Mütevazı yaşantısı ve yaptıklarıyla milletimizin hafızasında derin izler bırakan Ali Emîrî Efendi, kitap merakı yüzünden hiç evlenmemiş, çoluk çocuğa karışmamıştır. Gittiği yerlerde dişinden tırnağından arttırarak alabildiği kitapları almış, alamadıklarını kaypa ederek biriktirmiştir. Milletine ve memleketine en büyük hediyesi hiç şüphesiz “Millet Kütüphanesi” ve "Divan-ı Lügât'it-Türk” tür. O eserlerinden, ilminden, şairliğinden ziyade millete bıraktığı bu değerlerle hatırlanmaktadır.
Yaşlı bir kadın kendisine miras kalan kitapları ihtiyaç dolayısıyla satmak için sahaflar çarşısına gelir. Bu kitaplar arasında kimsenin dikkatini çekmeyen ve o güne kadar nüshası bulunmayan Kaşgarlı Mahmut’un Divan-ı Lügat'üt Türk adlı eseri Ali Emîrî Efendi’nin gözüne çarpar. Elini cebine atar, üzerindeki bütün parayı kitapçıya verir. Parası istenilenin altındadır. Kalan parayı eve gidip getireceğini söyler, bu arada da kitabı kimseye satmamasını tembihler sahafa. Ne olur he olmaz diyerek kapıyı kitapçının üzerine kilitler. Eve kadar gitmeye de tahammül edemez. Yolda bir ahbabını görür, ondan borç para alır ve kitapçıya kalan borcunu vererek eşsiz kitabın sahibi olur.
Ali Emîrî Efendi tam bir kitap aşığı idi. Kitap için yapmayacağı fedakârlık yoktu. Akla hayale gelmedik fedakârlıklarla defterdar ve muhasebeci olarak gittiği yerlerden sandık sandık yazma kitaplar getirirdi.
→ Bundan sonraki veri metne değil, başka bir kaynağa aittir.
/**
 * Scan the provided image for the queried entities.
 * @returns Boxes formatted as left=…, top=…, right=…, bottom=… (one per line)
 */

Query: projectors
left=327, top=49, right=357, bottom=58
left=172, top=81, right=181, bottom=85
Leskovik muhasebeciliğinden dönerken yanın tam 19 sandık dolusu kitap bulunuyordu. Yanya’da görev yaparken iki ciltlik Arapça bir kitabın birinci cildini eline geçirir. Çok önemli bir kitap da değildir. İkinci cildini araştırır ve Yemen’in başkenti Sana’da bir kişide olduğunu öğrenir. Yemen’e tayinini çıkartmak için Babıâli’ye dilekçe verir. Gerçekten de tayini Yemen’e çıkar. Amacı kitabı istinsah (kopya) etmektir. Kitabın sahibini bulur."İki ciltlik bir kitabın bir cildi bende, bir cildi sende. Böyle olunca ikimizin de işine yaramaz. Bu kitabı bana verir misin?” der. Adam “Buyur, senin olsun.” cevabını verince kitabı satın alır. Bu arada yeni görevinden de istifa eder.
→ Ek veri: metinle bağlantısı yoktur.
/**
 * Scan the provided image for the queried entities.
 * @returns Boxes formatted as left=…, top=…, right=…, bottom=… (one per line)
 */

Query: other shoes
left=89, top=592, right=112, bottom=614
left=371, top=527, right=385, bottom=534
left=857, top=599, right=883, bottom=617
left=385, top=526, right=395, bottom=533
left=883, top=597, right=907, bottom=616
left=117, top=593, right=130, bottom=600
Ali Emîrî Efendi tam bir kitap kurdu ve bibliyoman (kitap hastası) idi. On beş yaşındayken babası ticarete alıştırmak için bir dükkân açar. Ali Emîrî Efendi’nin aklı fikri kitaplarda olduğu için müşteri geldiğinde :”Mal orada. Fiyatı da şudur. Alacaksanız indireyim, yoksa beni boş yere meşgul etmeyin.” diye seslenirmiş. Ali Emîrî Efendi gibi bibliyomanların kütüphanelerinde aynı yazma kitaptan iki üç nüsha bulunurmuş. Bir nüshası tezhibi için, diğer nüshası yazısı için, öbür nüshası da cildi için alınırmış.
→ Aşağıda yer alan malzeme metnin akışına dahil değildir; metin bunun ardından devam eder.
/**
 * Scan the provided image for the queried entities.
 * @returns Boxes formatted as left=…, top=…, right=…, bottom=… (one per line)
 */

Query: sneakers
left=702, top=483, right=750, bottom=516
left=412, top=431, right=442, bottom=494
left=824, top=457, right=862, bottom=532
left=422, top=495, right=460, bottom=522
Ali Emîrî Efendi Osmanlı hanedanına karşı son derece saygılı ve hürmetkârdır. Padişahların adlarını söylerken önüne mutlaka “Hazret” kelimesi yerleştirirdi. Bu sevgi ve saygıdan dolayı Osmanlı Sultanlarının şiirlerini “Tarih ve Edebiyat Mecmuası”nda yayınlamaya başladı. Sultan Reşad’a gelince onun hiç şiirini bulamaz. Bir mektup yazarak kendisine kadarki Sultanların şiirlerini topladığını ancak, kendisinin şiiri olmadığından isminin boş kalacağını söyler. Sultan Reşad ünlü “Çanakkale” şiirini yazarak Ali Emîrî Efendi’ye gönderir ve böylece kitap tamamlanmış olur. Neticede “Cevahirü’l-Mülûk” adlı çok güzel bir eser ortaya çıkar.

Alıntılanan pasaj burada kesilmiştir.